Nine extremely well educated authors were asked to address the effects of the Corps of Discovery for its bicentennial. They are not representative of the man in the street. They may, however, have captured the essence of feeling and sense of the collective beings of the many tribes whose lives were impacted forever, and give a foreboding of what manifest destiny may mean in the 21st century.
We learn facts, Sacagawea was not her name, she was not Shoshone, the natives shared their wives with the expedition, the Crows stole the Expedition horses and out traded Lewis and Clark by selling them nags, that the tribes knew of both oceans, had seen and dealt with Americans, Spanish, English and French before, that at least one of the tribes had sent emissaries to the east coast around the time of the American Revolution, and that Lewis and Clark, in reality, traveled fairly well known and used paths to the Pacific Ocean and back with the assistance of a multitude of tribes who fed and guided them. Although the natives viewed such a journey as difficult, there were regular trade routes established along much of Corps' path.
We learn too of the relationship of the "Corps of Discovery" to the doctrine of discovery that held the "civilized" countries could lay claim to all they discovered. Part of Jefferson's plan was to cement the United States' claim to the Louisiana Purchase. At least one tribe had to forcefully civilize the Corps when its members entered the homes of the tribe uninvited seeking food. After the starving Corps was reprimanded and made its apologies, it was fed.
We can also learn much of the Native American concept of God and the misinformation in Lewis and Clark's journals. The journal's report one tribe was a sun worshiping tribe when it was the custom of the tribe to worship the Great Spirit by facing toward the rising sun in the morning much as Muslim face Mecca. The sense of spirituality and connection with the land coursing through the various essays is the book's most powerful aspect.
We learn too of the absurdity of the "Great Father" in Washington concept. Though the eyes of hindsight, we all to clearly see how the lives of hundreds of thousands of courageous souls were lost by the "Great Father's" promises of help and threats of death to those who would not accept.
Cynics amongst us may see some parallel to the current conflicts in Afghanistan and Iraq in which the Great White Father seeks to help the people to his way of life that he knows is best for them. Our manifest destiny now seems to be to force our way of life on Iraq, Iran, Afghanistan, and Korea, at least.

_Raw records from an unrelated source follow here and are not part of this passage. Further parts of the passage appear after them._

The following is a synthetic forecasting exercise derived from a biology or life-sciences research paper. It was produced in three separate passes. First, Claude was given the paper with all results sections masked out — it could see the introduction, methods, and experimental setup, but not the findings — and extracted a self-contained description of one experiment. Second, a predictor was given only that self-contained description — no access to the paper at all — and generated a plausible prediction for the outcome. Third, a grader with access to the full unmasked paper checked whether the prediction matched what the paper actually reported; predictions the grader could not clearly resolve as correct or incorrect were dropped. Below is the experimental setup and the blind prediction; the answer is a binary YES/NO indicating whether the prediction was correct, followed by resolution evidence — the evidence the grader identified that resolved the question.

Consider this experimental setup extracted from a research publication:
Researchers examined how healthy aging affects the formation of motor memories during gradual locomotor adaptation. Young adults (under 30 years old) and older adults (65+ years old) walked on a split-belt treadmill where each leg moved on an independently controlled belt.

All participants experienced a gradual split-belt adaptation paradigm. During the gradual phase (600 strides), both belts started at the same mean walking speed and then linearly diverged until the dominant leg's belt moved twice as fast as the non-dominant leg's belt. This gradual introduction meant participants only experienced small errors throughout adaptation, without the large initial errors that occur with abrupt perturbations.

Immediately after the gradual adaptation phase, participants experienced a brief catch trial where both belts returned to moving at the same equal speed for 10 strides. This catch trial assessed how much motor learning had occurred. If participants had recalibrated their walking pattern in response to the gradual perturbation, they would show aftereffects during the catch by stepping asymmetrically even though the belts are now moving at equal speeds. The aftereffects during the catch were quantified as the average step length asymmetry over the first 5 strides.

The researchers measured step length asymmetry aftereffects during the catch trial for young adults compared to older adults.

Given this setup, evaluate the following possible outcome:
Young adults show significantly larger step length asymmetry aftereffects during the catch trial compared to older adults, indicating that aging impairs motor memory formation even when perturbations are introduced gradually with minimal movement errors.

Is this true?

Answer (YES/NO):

None of the authors addressed this 21st century vision of manifest destiny, but none embraced what the white man did to their ancestors and their way of life. Perhaps more could be learned and more might be said. More harm has been done by those who say they are there to help than those who outright admit they are enemies.
I am no Lewis and Clark scholar. However, any thinking person interested in both sides of the story will find this collection of essays provocative and probative of the lessons of our past that have important application to our present.
© Hamilton D. Moore
- Reviewed by customer ID: A5D7YGRTFDFTO
Revising History 17 November, 2007 This book was interesting but resources are questionable. As Native Americans had no written language and Lewis and Clark were highly educated men with no agenda except to document what they experienced why would there be negative bias unless you put all of white Europeans at that time as having subversive motives. I think L&C were lovers of the Earth and were probably more akin to Native American values than most modern people today. Yes, they took government money but then so did Native Americans although they were taken advantage of because of their ignorance of economics. However, 15 million dollars for the Louisiana Purchase which included 530 million acres would be considered a great bargain by todays standards. I guess it is possible to try and understand what the various tribes thought and felt but just like all other cultural groups the Native Americans (Kenwick man included)were not a monolithic people. They were a vary diverse people with peaceful members and those members who were anything but.